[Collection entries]
━━━━━━━━━━━━━━━━━━━━━━━━━━━━━━

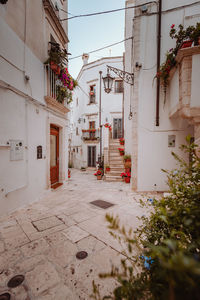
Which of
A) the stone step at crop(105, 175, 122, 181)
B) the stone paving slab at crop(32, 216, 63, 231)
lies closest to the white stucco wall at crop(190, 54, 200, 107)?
the stone paving slab at crop(32, 216, 63, 231)

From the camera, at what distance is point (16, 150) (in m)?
3.53

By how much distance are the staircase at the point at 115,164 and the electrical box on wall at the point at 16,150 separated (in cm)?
465

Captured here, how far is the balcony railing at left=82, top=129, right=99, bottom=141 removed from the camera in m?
13.9

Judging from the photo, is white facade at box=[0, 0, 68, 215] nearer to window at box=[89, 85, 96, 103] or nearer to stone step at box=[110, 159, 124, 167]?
stone step at box=[110, 159, 124, 167]

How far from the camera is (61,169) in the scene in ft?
21.0

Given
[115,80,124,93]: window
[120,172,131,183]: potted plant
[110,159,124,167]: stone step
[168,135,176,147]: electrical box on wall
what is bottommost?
[120,172,131,183]: potted plant

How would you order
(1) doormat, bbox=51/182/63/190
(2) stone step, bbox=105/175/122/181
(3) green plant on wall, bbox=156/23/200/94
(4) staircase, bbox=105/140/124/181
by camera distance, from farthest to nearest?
(4) staircase, bbox=105/140/124/181, (2) stone step, bbox=105/175/122/181, (1) doormat, bbox=51/182/63/190, (3) green plant on wall, bbox=156/23/200/94

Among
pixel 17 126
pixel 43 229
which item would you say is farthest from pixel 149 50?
pixel 43 229

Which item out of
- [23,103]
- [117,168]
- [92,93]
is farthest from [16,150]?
[92,93]

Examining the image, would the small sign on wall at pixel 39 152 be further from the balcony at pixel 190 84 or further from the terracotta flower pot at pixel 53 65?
the balcony at pixel 190 84

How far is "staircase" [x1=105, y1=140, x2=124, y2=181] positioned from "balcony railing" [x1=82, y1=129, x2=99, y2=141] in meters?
3.17

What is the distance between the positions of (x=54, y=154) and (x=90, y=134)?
845cm

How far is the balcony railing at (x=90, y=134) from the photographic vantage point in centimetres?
1386

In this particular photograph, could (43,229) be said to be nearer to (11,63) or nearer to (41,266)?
(41,266)
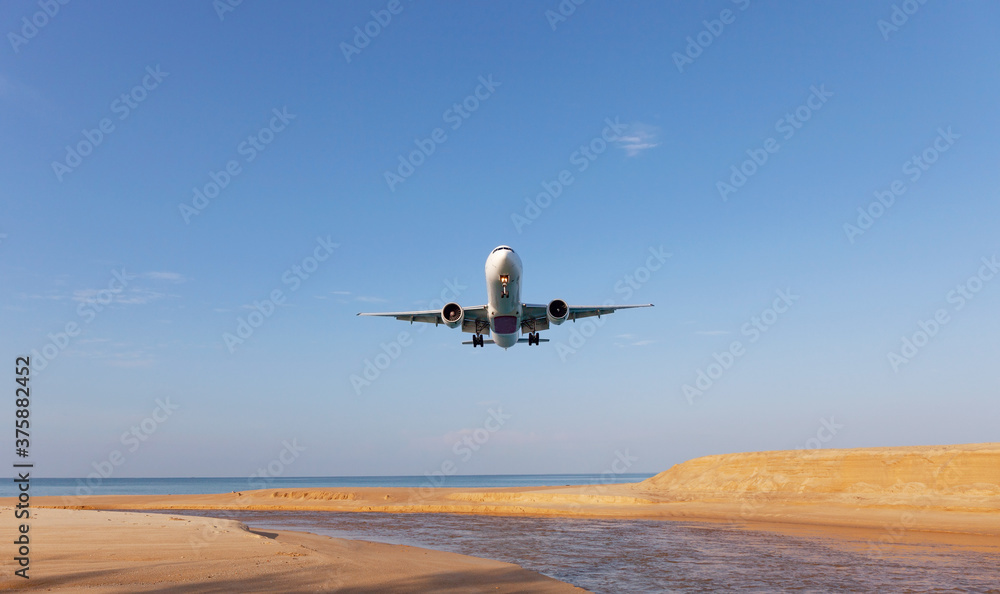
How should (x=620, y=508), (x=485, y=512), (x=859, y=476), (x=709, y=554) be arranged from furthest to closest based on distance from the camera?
(x=859, y=476)
(x=485, y=512)
(x=620, y=508)
(x=709, y=554)

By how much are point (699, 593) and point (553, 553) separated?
27.8 feet

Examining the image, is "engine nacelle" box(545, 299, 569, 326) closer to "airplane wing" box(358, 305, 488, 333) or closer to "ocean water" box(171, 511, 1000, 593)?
"airplane wing" box(358, 305, 488, 333)

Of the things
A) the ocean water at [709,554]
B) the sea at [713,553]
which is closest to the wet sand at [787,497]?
the sea at [713,553]

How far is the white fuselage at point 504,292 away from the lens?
3325cm

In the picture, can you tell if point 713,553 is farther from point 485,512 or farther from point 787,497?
point 787,497

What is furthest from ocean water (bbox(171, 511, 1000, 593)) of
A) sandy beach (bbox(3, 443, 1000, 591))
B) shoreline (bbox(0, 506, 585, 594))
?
sandy beach (bbox(3, 443, 1000, 591))

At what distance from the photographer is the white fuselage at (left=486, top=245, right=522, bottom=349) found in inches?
1309

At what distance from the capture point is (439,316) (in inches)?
1578

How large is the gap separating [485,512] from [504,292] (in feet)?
73.4

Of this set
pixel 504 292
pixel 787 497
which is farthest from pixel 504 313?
pixel 787 497

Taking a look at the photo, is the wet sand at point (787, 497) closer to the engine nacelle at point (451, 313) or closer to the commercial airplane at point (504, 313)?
the commercial airplane at point (504, 313)

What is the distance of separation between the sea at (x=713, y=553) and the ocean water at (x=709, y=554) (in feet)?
0.12

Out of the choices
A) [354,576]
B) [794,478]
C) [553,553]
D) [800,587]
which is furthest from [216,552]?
[794,478]

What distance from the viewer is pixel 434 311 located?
38.8 meters
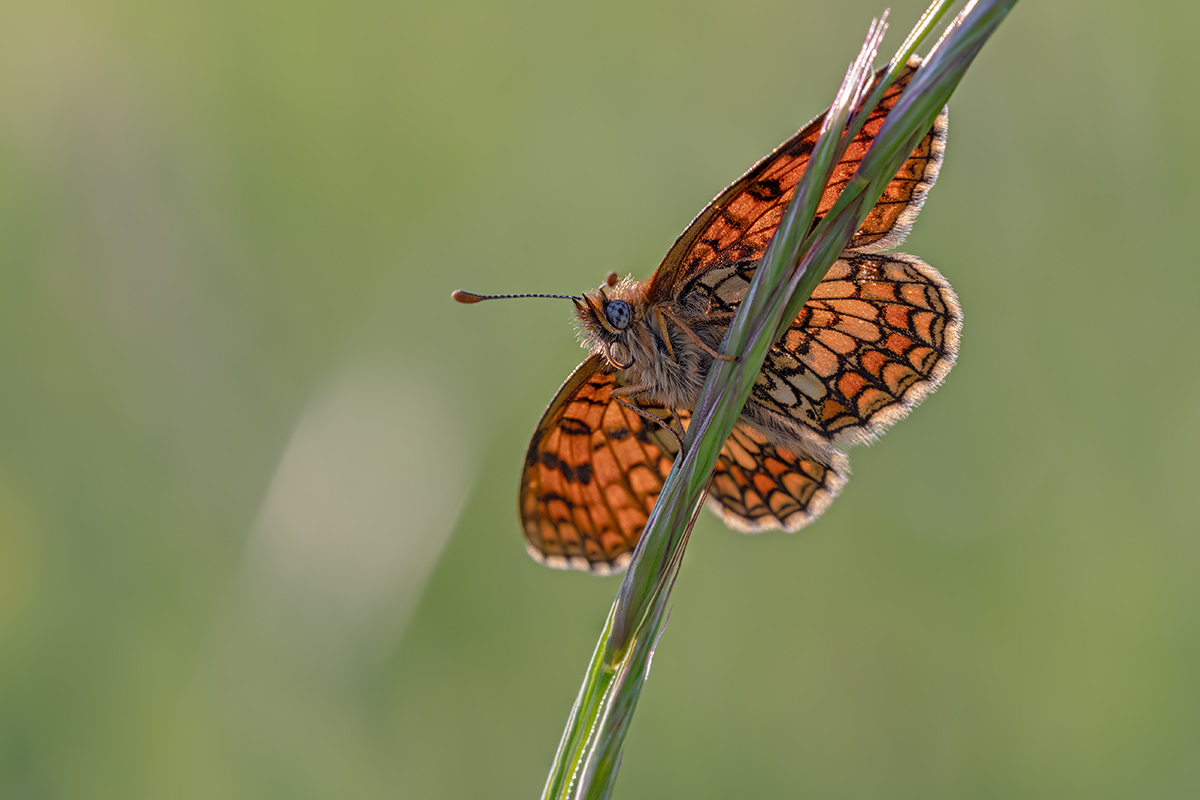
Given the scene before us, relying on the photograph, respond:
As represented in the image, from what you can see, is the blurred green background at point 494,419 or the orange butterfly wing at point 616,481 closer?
the orange butterfly wing at point 616,481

━━━━━━━━━━━━━━━━━━━━━━━━━━━━━━

§ **WHAT IS EXPECTED**
Reproduce the records verbatim, starting with the line that contains "from the camera?" and stopping after the line that contains "38.8 meters", with both of those lines included.

§ **RESPONSE TO THE TASK**
How should (x=620, y=508), (x=485, y=512), (x=859, y=476), (x=709, y=554) be arranged from furthest to closest based on distance from the camera?
(x=859, y=476)
(x=485, y=512)
(x=620, y=508)
(x=709, y=554)

By how much are point (699, 593) and point (553, 553) separated?
27.8 feet

Examining the image, is "engine nacelle" box(545, 299, 569, 326) closer to "airplane wing" box(358, 305, 488, 333) or closer to "ocean water" box(171, 511, 1000, 593)?
"airplane wing" box(358, 305, 488, 333)

Of the things
A) the ocean water at [709,554]
B) the sea at [713,553]
which is closest to the wet sand at [787,497]?
the sea at [713,553]

How far is the white fuselage at point 504,292 away from the lens?
3325cm

In the picture, can you tell if point 713,553 is farther from point 485,512 or farther from point 787,497?
point 787,497

What is furthest from ocean water (bbox(171, 511, 1000, 593)) of
A) sandy beach (bbox(3, 443, 1000, 591))
B) shoreline (bbox(0, 506, 585, 594))
?
sandy beach (bbox(3, 443, 1000, 591))

At what distance from the photographer is the white fuselage at (left=486, top=245, right=522, bottom=349) found in inches?
1309

At what distance from the capture point is (439,316) (in inches)?
1578

How large is the gap separating [485,512] from [504,292] (in feet)?
73.4

Of this set
pixel 504 292
pixel 787 497
which is farthest from pixel 504 313?
pixel 787 497

Taking a look at the photo, is the wet sand at point (787, 497) closer to the engine nacelle at point (451, 313) or closer to the commercial airplane at point (504, 313)?
the commercial airplane at point (504, 313)

What is the distance of separation between the sea at (x=713, y=553) and the ocean water at (x=709, y=554) (in feet)?
0.12

Out of the choices
A) [354,576]
B) [794,478]
C) [553,553]
D) [800,587]
which is furthest from [216,552]?
[794,478]

What distance from the viewer is pixel 434 311 located?
38.8 meters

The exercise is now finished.